» PASSAGE TO READ
** start **
We took a boat to Tangier. It was a stormy crossing, and I got the worst case of seasickness of my life. I told myself it was a punishment. I never should have left Saragossa.

I was dazzled by the subterranean nightlife of Tangier, a cosmopolitan city of countless entrepreneurs, from the most honest to the shadiest. My impressions and memories would later go into
The Town Beyond the Wall
Tangier by night, the
soco chico
—thieves were so resourceful it was hard to get angry at them. They were just doing their job. There were kids offering you all the gold of the Orient for
a few francs; fire-eaters; smugglers trying desperately to pick up easy money; adventurers eager for dangerous missions in lands that often existed only in their imagination. There were Arab storytellers entertaining ecstatic crowds, arousing emotion, admiration, for a few pennies. Tangier, for me, was Pedro, my friend, the man who to me embodies the ideal of friendship, as much madman as sage, as brave as he was philosophical, as sad as he was triumphant over all sadness. I created Pedro because I missed him. I still do.

We crossed Spanish Morocco at breakneck speed and, arriving in Casablanca, encountered a blinding but somehow soothing whiteness. There were mischievous little shoeshine boys, and blanket merchants who stared at us openly.

It was 1950 and I was too ignorant to notice the tensions dividing the various communities. Foolishly, I was convinced that everyone respected and liked everyone else. National and ethnic identity, the right of self-determination—these ideas were not yet current. What was current was much poverty.

My traveling companions had contacts within the Jewish community. A young man, in tattered clothes, offered to serve as my guide. His name was Ifergan. He knew rabbis, merchants, and Jewish activists. All doors were open to him. He couldn’t understand why I wanted to be introduced to rabbinical masters. “Are you a journalist,” he asked, “or a yeshiva student?” He wanted me to meet the notables of the community. The erudite old men I met were astonished when I asked them more about their traditions than about contemporary political issues. I accommodated them by asking about the contemporary value of tradition, and their answers, steeped in wisdom, were far more stimulating than any politician’s pronouncements. A
dayan
(rabbinical judge) showed me some unknown mystical writings attributed to the sages of Fez. A rabbi told me little-known anecdotes about Maimonides’s years in Morocco. Here, as in Spain, the Jewish past was pervasive.
** end **
» WORK TO COMPLETE
(1) Answer these from the passage about Tangier and Casablanca:
(a) What year does the narrator give for the time of the journey?
(b) What was the name of the young man who offered to act as the narrator's guide?
(c) What did the dayan show the narrator?
(2) Reproduce word for word the section of the passage about Tangier and Casablanca that starts with the words "We took a boat" and finishes with the words "have left Saragossa.".

» INFORMATION PROVIDED
** start **
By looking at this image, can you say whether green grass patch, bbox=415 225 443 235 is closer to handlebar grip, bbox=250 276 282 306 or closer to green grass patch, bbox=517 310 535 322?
** end **
» RESULTS IN ORDER
(1)
(a) 1950
(b) Ifergan
(c) Some unknown mystical writings attributed to the sages of Fez

(2)
We took a boat to Tangier. It was a stormy crossing, and I got the worst case of seasickness of my life. I told myself it was a punishment. I never should have left Saragossa.